Nowadays the territories of the American Southwest are home to more than 230,000 Native Americans18, including about 7000 Hopis, living in Arizona, 12,000 Zunis, in Arizona and New Mexico, 45,000 Pueblos, in the Rio Grande drainage basin of New Mexico, and 173,000 Navajos, the largest group occupying the most extensive Indian reservation straddling Arizona and New Mexico. The current Indian groups constitute only three quarters of the native population which lived here when the Spaniards began their conquest.
9Anasazi is the term used to indicate the ancient Pueblo groups. Although the subject is controversial, it seems that the first archaeological evidence for these cultures goes back to 300 BC.

10The Tanoan idiom comprises the ethnic groups speaking the three languages Towa (Jemez), Tewa (San Ildefonso and Santa Clara) and Tiwa (Taos, Picuris and Isleta).

11The Kerasan language is spoken by the Acoma, Santo Domingo, Santa Ana, San Felipe, Laguna and Cochiti.

12 Bahti T. and M., Southwestern Indian Tribes, KC Publications, 2003, pp. 6-7; Dutton B. P., American Indians of the Southwest, University of New Mexico Press, Albuquerque, 1983, pp. 9-62.

13The Uto-Aztecan linguistic group is the largest in Western America, both geographically and in terms of number of speakers, stretching from the territories of the Great Basin to Mexico.

14In exogamic matrilineal clans descent is through the female line and children are obliged to marry outside the kinship group. In the matrilineal system individuals of both sexes are identified with the mother’s clan. In Hopi communities matrilineality determines a division into housing compounds adjacent to the house of the patriarch. The house is an economic unit, and work is shared equally by men and women. Each clan has a presiding fetish which is kept in the “clan house” and cared for by the woman who is considered the clan mother.

15In societies with a patrilineal system it is the father figure which determines internal order, and descent is through the male line, with name, property and lineage being taken from the father. Similarly kinship is identified with the male parent. In the case of Pueblo groups there is no prohibition on marrying within the paternal clan.
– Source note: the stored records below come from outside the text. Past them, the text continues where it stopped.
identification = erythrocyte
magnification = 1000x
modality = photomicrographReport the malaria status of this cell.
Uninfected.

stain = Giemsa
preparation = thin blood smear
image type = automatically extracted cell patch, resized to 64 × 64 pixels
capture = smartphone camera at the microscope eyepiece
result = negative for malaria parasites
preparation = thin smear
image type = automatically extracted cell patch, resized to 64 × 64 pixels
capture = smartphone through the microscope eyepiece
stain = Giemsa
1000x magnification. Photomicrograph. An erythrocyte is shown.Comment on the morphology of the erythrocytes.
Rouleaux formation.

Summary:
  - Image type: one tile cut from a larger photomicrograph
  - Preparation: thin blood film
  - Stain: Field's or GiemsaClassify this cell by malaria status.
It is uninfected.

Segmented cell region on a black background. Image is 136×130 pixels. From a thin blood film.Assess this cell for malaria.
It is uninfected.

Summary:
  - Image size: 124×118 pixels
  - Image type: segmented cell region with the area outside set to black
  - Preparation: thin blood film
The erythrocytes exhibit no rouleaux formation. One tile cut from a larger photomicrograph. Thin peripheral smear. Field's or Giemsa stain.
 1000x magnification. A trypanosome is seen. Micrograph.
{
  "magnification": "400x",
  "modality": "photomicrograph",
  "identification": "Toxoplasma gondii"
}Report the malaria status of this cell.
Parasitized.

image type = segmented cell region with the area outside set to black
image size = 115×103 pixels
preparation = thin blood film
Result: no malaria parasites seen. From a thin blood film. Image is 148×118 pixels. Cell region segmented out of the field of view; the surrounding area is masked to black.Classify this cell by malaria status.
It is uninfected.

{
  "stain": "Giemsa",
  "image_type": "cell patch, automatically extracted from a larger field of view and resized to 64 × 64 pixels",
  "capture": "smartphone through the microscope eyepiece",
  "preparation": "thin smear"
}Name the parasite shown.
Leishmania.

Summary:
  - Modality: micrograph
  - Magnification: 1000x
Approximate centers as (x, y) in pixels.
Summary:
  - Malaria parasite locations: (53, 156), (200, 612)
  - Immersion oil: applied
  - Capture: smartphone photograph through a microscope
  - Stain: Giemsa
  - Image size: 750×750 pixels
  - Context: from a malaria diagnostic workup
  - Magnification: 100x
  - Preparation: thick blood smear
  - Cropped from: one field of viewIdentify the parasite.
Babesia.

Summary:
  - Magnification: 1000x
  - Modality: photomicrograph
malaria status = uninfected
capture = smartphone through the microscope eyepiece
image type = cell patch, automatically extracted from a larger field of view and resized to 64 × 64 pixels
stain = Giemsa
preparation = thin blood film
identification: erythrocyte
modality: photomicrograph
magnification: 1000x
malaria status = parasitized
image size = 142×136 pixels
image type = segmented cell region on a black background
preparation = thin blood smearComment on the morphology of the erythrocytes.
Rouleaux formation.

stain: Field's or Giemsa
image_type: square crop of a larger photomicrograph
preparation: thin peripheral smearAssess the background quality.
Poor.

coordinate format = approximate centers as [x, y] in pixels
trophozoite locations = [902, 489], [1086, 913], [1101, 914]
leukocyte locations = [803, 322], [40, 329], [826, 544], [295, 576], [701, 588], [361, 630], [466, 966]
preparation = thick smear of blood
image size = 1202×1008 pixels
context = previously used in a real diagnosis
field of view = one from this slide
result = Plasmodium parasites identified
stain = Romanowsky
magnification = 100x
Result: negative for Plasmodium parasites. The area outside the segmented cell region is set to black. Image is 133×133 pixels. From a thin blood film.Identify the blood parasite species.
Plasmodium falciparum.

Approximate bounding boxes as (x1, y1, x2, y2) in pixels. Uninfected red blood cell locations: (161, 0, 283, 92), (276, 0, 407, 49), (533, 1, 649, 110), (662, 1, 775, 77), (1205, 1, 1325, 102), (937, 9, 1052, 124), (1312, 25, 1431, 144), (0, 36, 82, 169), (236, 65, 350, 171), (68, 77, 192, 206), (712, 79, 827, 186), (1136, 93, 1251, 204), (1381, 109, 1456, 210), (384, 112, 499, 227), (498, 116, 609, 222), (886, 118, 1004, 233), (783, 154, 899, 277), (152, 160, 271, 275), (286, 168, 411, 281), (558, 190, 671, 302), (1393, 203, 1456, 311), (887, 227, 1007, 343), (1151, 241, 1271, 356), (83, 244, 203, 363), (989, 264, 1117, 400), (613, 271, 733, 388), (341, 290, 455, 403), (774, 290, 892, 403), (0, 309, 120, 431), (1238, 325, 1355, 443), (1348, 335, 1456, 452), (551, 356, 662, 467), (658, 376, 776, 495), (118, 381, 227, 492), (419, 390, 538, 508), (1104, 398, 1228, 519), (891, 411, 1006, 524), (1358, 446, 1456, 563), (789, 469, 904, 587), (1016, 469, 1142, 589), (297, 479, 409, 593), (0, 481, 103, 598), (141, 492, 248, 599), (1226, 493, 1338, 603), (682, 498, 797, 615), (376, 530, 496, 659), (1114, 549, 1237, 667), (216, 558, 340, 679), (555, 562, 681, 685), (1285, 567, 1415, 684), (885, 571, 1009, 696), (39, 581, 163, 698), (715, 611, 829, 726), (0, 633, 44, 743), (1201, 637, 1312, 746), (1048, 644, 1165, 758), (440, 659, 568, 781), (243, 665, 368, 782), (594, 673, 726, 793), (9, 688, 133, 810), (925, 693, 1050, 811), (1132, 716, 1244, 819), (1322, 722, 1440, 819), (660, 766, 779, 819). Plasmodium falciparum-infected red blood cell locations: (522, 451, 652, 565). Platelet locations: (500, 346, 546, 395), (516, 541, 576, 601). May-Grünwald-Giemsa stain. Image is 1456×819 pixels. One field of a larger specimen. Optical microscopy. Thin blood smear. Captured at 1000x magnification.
16 The term “Navajo”or “Navaho” derives from Navahuu, which in the Tewa language, spoken by some native groups in the Southwest, means “field cultivated in a small watercourse”. In the Navajo language the population refer to themselves with the term Diné (sometimes written Dineh) meaning people.

17“Apache”, like “Navajo”, does not have Athapaskan origins. It appears to derive from the Zuni word Apache, meaning "enemy". The population generally refer to themselves with the term Inde, or Nde, meaning people.

18Data from the United State Census 2000.